President Uhuru Kenyatta has hosted a hybrid meeting of the African Union Committee of African Heads of State and Government on Climate Change (CAHOSCC) on the sidelines of the ongoing 2022 UN Ocean Conference in Lisbon, Portugal.
In his role as the Chairperson of CAHOSCC, President Kenyatta signed off the 2022 to 2032 African Union Climate Change and Resilient Development Strategy and Action Plan at the high-level meeting that was also addressed by AUC Commissioner Josefa Sacko who delivered Chairperson Moussa Faki Mahamat’s statement.
At the meeting, African leaders and their representatives discussed the progress made in addressing the climate change challenge on the continent including preparations for the 2027 UN Climate Change Conference (COP27) to be held in Sharm El-Sheikh, Egypt.
Earlier on, President Kenyatta called for urgent global action to address challenges facing oceans, seas and the marine environment, saying the world needed to upgrade from proposals on the subject to tangible interventions.

-*-

Print the part of the CAHOSCC meeting report that begins at the words "At the meeting, African" and stops after the words "to tangible interventions.". The listing is separate material, unconnected to the CAHOSCC meeting report.

-*-

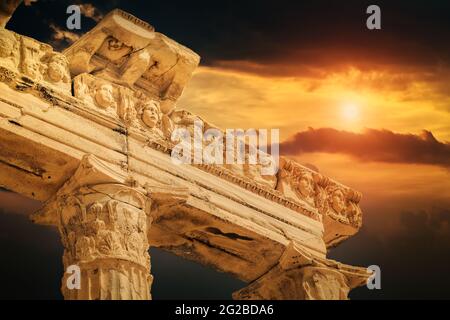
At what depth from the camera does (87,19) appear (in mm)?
15328

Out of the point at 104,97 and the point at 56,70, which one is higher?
the point at 56,70

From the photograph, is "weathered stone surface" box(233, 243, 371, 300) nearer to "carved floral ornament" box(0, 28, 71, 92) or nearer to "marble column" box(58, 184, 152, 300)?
"marble column" box(58, 184, 152, 300)

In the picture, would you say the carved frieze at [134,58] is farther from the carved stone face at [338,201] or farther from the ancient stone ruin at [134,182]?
the carved stone face at [338,201]

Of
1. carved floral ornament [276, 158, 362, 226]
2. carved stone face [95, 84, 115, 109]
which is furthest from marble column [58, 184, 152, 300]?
carved floral ornament [276, 158, 362, 226]

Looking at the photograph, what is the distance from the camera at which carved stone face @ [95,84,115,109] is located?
36.2 feet

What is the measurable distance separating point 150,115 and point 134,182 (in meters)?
1.25

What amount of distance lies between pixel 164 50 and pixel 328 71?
16.4 ft

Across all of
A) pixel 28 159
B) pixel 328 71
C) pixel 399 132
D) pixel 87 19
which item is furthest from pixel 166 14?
pixel 28 159

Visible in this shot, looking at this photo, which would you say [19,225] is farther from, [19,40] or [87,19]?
[19,40]

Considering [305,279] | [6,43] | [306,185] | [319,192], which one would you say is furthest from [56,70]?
[319,192]

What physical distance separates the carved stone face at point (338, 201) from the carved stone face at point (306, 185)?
415 mm

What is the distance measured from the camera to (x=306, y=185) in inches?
519

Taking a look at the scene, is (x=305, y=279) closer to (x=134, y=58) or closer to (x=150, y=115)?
(x=150, y=115)

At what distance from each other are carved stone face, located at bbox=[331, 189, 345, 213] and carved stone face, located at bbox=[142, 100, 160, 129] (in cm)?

-*-

> [Output below]:
At the meeting, African leaders and their representatives discussed the progress made in addressing the climate change challenge on the continent including preparations for the 2027 UN Climate Change Conference (COP27) to be held in Sharm El-Sheikh, Egypt.
Earlier on, President Kenyatta called for urgent global action to address challenges facing oceans, seas and the marine environment, saying the world needed to upgrade from proposals on the subject to tangible interventions.